Article

_ _ _ _

# What is the best book to learn Photoshop CS6?



## jwbryson1

I would like to buy a book that teaches PS CS6 starting with the BASICS and moving up from there.  What I don't want is an "updated" book that **assumes** knowledge of older versions of the software.  I find those unhelpful because I'm building my knowledge from the ground up.  I don't want to start at the higher branches and go up from there.  I want to start at ground level, or at least with some more basic fundamentals first.

I understand there are a lot of really good, helpful videos for free on Youtube, but I find that a lot of them suffer from the same issue I see above (assuming too much knowledge) or the person in the video will either (1) move too quickly or (2) you can't see the cursor well enough to tell what they are doing.

Suggestions?

I've seen the books by Scott Kelby, Martin Evening, etc. on Amazon, but I thought I'd ask here for other suggestions.

Thanks!


----------



## Mully

Check out this site ....I bought this series for my son and it is very worth the $20 and all the PDF's are done very well.....also look into Scott Kelby he has published a number of good books


----------



## KmH

There is no one best book. It requires several good books. It's not as complex as tax law, but it is complex.

Each CS 6 tool, function, and feature has a set of basics, so you essentially have to start at several different points at the same time.

I suspect what you are really wanting is a book that covers the basics of image editing, but again there are a multitude of basics. Editing done for portraiture is different than the editing done for landscapes. Light It, Shoot It, Retouch It: Learn Step by Step How to Go from Empty Studio to Finished Image (Voices That Matter)

_ _ _ _

Listed entries
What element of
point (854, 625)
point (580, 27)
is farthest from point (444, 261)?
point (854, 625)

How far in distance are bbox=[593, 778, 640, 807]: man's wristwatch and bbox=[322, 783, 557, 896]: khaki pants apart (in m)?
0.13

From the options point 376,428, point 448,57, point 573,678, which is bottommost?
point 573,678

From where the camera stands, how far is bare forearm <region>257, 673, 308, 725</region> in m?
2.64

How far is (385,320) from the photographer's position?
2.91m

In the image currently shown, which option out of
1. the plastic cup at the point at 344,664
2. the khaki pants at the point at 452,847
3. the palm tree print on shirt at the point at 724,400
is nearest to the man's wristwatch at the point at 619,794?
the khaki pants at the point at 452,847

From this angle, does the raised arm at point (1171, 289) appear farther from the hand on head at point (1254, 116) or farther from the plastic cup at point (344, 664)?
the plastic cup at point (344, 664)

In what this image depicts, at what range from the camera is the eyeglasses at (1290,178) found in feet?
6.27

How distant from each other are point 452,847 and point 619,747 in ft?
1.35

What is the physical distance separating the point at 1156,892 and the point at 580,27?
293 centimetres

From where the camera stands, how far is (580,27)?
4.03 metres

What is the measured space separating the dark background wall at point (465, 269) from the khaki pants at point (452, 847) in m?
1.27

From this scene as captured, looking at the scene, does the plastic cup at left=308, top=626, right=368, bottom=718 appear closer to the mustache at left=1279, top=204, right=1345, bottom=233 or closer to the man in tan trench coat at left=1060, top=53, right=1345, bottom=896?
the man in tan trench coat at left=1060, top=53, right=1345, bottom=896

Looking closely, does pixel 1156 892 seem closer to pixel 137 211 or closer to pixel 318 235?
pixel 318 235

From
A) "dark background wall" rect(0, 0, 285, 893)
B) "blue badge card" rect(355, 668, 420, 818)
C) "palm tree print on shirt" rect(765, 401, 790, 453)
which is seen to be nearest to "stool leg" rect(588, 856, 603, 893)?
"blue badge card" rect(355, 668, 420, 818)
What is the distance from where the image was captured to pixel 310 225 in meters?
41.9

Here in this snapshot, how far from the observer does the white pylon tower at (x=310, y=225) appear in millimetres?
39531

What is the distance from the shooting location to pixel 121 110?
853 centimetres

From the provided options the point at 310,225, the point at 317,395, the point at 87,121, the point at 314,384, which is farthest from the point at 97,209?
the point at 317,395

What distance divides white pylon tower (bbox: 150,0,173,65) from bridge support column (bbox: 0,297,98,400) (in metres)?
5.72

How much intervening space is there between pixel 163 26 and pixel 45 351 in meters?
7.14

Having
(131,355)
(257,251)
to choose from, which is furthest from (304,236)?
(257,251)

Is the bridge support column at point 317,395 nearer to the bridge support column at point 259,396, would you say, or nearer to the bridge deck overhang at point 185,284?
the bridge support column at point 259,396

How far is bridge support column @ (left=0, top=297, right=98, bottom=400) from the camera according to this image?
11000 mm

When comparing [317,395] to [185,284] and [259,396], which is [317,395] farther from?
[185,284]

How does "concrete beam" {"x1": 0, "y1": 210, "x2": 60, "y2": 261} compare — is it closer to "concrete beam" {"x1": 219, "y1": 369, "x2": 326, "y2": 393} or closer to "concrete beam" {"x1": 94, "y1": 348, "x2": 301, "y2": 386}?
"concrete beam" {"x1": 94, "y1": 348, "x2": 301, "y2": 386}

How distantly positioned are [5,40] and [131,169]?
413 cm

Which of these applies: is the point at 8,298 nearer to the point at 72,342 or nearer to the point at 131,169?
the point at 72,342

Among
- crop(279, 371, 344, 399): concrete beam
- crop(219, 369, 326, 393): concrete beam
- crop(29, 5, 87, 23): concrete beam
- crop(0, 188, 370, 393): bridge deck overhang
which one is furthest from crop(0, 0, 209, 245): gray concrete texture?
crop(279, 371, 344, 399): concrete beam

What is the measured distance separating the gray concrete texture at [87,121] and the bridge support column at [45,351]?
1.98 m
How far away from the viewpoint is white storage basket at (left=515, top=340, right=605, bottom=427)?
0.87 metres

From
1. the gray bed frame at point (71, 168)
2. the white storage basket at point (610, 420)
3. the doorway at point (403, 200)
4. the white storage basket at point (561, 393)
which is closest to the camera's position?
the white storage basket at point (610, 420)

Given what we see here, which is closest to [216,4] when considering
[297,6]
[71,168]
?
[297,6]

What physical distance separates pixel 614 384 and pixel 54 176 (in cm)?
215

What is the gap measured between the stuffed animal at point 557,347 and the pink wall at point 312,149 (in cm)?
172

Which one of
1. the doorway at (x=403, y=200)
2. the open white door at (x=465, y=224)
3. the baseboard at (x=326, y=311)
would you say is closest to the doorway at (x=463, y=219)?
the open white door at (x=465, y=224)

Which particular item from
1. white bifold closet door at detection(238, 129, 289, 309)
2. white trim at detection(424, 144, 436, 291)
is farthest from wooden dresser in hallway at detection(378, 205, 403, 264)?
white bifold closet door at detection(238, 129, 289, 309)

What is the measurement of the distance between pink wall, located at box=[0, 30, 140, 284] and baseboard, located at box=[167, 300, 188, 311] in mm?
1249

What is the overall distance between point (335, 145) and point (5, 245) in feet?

_ _ _ _

What is being asked
Carry on the forum thread about learning Photoshop CS6 from its last sentence. The lines above come from a source unrelated to the thread.

Answer below
Professional Portrait Retouching Techniques for Photographers Using Photoshop (Voices That Matter) 

As far as describing the details of each CS 6 feature, function, tool, I recommend Martin Evening's comprehensive book - Adobe Photoshop CS6 for Photographers: A professional image editor's guide to the creative use of Photoshop for the Macintosh and PC

Scott Kelby's book is a collection of tutorials and skips *a lot* of the tool, feature, function details - The Adobe Photoshop CS6 Book for Digital Photographers (Voices That Matter) 

Layers: The Complete Guide to Photoshop's Most Powerful Feature (2nd Edition)
THE ADOBE PHOTOSHOP LAYERS BOOK 
The Digital Negative: Raw Image Processing in Lightroom, Camera Raw, and Photoshop
Real World Image Sharpening with Adobe Photoshop, Camera Raw, and Lightroom (2nd Edition)


----------



## jwbryson1

KmH said:


> I suspect what you are really wanting is a book that covers the basics of image editing...




I think this is correct.  I have used my copy of CS6 maybe 2 or 3 times and just for very basic functions because the learning curve is so steep.  I really have no idea what I'm doing but I do want to learn to edit images and make my work better.

Thanks for the post!


----------



## Mully

Just saw that the link I wanted to post for you did not take ....here it is Photoshop Tutorials | Photoshop Essentials


----------



## jwbryson1

Mully said:


> Just saw that the link I wanted to post for you did not take ....here it is Photoshop Tutorials | Photoshop Essentials




Cool.  Thanks.  When I bought CS6, it came with a package of materials to learn how to use it, but the materials never worked, so I've been Youtubing various edits and trying to learn that way.  I just ordered the book from Martin Evening Keith mentions above, but I'll also be checking out this website.


----------



## KmH

jwbryson1 said:


> Cool.  Thanks.  When I bought CS6, it came with a package of materials to learn how to use it, but the materials never worked,


:scratchhead: Huh?

Open CS 6. Press the keyboard *F1* key.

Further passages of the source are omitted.